Fragmento de texto
<<<<

El Gobierno anuncia la gran celebración de un aniversario de la Vuelta de Obligado, la batalla en la que, el 20 de noviembre de 1845, las tropas de Rosas intentaron inútilmente bloquear el acceso de la flota británica por el río Paraná. Paralelamente, los escritores neorrevisionistas baten el parche y despiertan sentimientos e imaginarios de un nacionalismo hondamente arraigado en nuestra sociedad. A la vez, por qué no, realizan un buen negocio editorial.
Como de costumbre, anuncian la revelación de un episodio que la "historia oficial" ha mantenido oculto. En realidad, el episodio de la Vuelta de Obligado puede ser leído en casi cualquier libro que se ocupe del período. Por ejemplo, en dos autores clásicos y de ideas diferentes: José Luis Busaniche y Ernesto Palacio. Dos probos historiadores británicos, H. S. Ferns y John Lynch, han dicho todo lo que necesitamos saber acerca de las trapisondas del lobby de comerciantes e industriales de Liverpool y Manchester, que presionó permanentemente sobre la política del Foreign Office en el largo conflicto de la Cuenca del Plata. Tulio Halperin Donghi, hace 40 años, trazó un balance equilibrado del asunto, bastante favorable a Rosas: sin cuestionar los sólidos lazos que ligaban con Gran Bretaña a los hacendados y comerciantes porteños e ingleses -dice-, Rosas defendió encarnizada y a la larga eficazmente la independencia política de la región, en la época de la "política de las cañoneras", cuando nadie podía asegurar cuáles serían los límites del colonialismo europeo. Rosas puso esos límites.
Coincido con esos balances, que destacan no tanto las heroicas acciones militares en el Paraná como la tozuda y cazurra práctica diplomática de Rosas en los cuatro años siguientes. Me parece más difícil de aceptar, en cambio, que la batalla del 20 de noviembre de 1845 haya sido una gran "epopeya nacional", como se dice.
En primer lugar, fue una derrota. Honrosa y heroica, sin duda; victoria moral, como nos gusta a los argentinos; pero derrota al fin. La de los ingleses fue quizás una victoria a lo Pirro. Pero vencieron. Cortaron las cadenas, rompieron el bloqueo y llegaron con sus barcos a Corrientes, donde la sociedad local admiró los nuevos barcos de vapor y las damas alternaron y coquetearon con los oficiales británicos.

>>>>

Extractos del conjunto
<<<<

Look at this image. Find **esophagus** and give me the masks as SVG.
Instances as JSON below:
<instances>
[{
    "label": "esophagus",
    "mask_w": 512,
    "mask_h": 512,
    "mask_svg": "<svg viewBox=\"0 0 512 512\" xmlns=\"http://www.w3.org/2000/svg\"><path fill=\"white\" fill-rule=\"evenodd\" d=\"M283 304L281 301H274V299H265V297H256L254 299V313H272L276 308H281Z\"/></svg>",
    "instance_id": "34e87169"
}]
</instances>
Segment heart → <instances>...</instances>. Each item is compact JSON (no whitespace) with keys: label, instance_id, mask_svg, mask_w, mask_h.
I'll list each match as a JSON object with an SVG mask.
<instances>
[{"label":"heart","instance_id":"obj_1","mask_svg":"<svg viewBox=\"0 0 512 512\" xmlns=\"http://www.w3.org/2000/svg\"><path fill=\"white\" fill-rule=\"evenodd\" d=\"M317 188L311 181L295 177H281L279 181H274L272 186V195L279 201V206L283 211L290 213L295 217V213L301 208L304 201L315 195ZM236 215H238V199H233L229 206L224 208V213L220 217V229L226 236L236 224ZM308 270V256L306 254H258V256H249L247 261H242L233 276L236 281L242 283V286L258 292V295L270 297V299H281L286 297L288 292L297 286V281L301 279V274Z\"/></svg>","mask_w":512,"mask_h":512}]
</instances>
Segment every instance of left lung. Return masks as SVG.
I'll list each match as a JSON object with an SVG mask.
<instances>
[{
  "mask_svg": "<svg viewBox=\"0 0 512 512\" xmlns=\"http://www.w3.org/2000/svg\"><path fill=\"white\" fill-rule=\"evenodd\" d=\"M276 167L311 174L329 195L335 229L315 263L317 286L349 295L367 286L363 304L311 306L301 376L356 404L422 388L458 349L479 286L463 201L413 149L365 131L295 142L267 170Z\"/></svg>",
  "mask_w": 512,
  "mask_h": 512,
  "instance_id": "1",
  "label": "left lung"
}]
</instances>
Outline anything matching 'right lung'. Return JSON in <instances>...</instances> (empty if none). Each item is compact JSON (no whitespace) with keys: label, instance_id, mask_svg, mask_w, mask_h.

>>>>

Consigna
Indica a qué ciudad llegaron los barcos británicos después de romper el bloqueo, según el fragmento sobre la Vuelta de Obligado. Las filas no intervienen en esta consigna.

Resultado final
Llegaron a Corrientes.